Michelle,
Though I can't begin to imagine what you go through, I have read enough of your posts at kickas to know that this has been far from easy for you and you have overcome enormous challenges with admirable courage and strength.
One of the things I have learned is to never compare pain, emotional or physical. I would never say to someone, "Your stubbed toe is no big deal. Look at this other person with a broken hip." Pain is pain and it is always very real for the person who is experiencing it. A stubbed toe hurts, by golly and that needs to be acknowledged and never minimized.
That is not to say, however, that some people are not dealing with greater challenges than others. Of course they are! I'm just saying that what each individual deals with is that person's reality and their pain is never to be minimized.

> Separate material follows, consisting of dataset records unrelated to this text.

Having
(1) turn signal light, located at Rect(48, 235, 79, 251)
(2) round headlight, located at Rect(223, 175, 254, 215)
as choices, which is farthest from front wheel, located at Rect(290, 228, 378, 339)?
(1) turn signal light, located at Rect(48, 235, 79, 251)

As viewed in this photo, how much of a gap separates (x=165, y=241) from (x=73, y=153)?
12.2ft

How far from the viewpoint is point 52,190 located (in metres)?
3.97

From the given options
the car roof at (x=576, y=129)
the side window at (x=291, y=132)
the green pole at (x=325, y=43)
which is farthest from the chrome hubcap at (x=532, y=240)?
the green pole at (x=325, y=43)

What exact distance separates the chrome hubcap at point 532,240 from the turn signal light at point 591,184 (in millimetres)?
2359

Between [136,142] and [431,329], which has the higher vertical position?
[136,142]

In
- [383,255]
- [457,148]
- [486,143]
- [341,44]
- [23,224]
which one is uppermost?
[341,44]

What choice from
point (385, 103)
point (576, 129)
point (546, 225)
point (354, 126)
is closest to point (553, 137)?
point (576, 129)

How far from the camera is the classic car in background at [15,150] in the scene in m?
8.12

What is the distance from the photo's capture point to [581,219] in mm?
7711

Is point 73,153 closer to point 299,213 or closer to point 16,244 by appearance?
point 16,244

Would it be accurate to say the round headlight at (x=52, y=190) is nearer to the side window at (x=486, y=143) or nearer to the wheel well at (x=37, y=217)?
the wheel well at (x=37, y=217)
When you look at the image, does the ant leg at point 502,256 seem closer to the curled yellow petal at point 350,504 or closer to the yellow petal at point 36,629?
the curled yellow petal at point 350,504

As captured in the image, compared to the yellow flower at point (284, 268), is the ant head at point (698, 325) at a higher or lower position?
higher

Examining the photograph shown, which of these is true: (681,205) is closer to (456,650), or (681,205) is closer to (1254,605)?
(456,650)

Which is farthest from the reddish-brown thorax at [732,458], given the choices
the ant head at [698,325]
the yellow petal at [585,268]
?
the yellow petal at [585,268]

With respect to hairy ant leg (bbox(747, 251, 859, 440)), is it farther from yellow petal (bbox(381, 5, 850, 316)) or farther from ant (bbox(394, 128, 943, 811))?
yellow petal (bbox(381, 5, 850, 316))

In talking about symptoms of AS, it's important to remember, that the family of spondyloarthopathies includes several different diseases, each with unique diagnostic criteria and some with more than one set of possible diagnostic criteria. This situation can create a great deal of confusion even among qualified and competent medical professionals because even the medical profession is not in full agreement about how to diagnose AS and related autoimmune disease. That statement is not meant to denigrate the medical profession. Medicine is of its very nature an inexact and still evolving science and therefore does not have everything sorted out and neatly categorized. Doctors are doing their best to develop reliable diagnostic criteria, but they aren't there yet. Moreover, within the diagnostic criteria for a given disease, there is a range of symptoms which meet those criteria. Because of that, each individual's manifestation of a disease will be unique to that person. Toss is what Wendy said about the overlap between autoimmune diseases and you have a challeging situation indeed, both for doctors and patients.
As far as delays in getting proper treatment, I have seen four rheumies over the past four years and I'm still undiagnosed and still untreated. In fact, I feel as if the medical profession has tossed me out in the cold and left me without guidance or hope. One place I still have left to go to for guidance and hope is kickas. I treasure the help, encouragement, information, advice, support and friendship I have received at kickas. I would like kickas to be a place where I and everyone else is treated gently and respectfully so that all can receive theinformation and support they need.
The best to you,
Karen
Last edited by Karen_the_Mouse; 05/31/09 04:00 PM.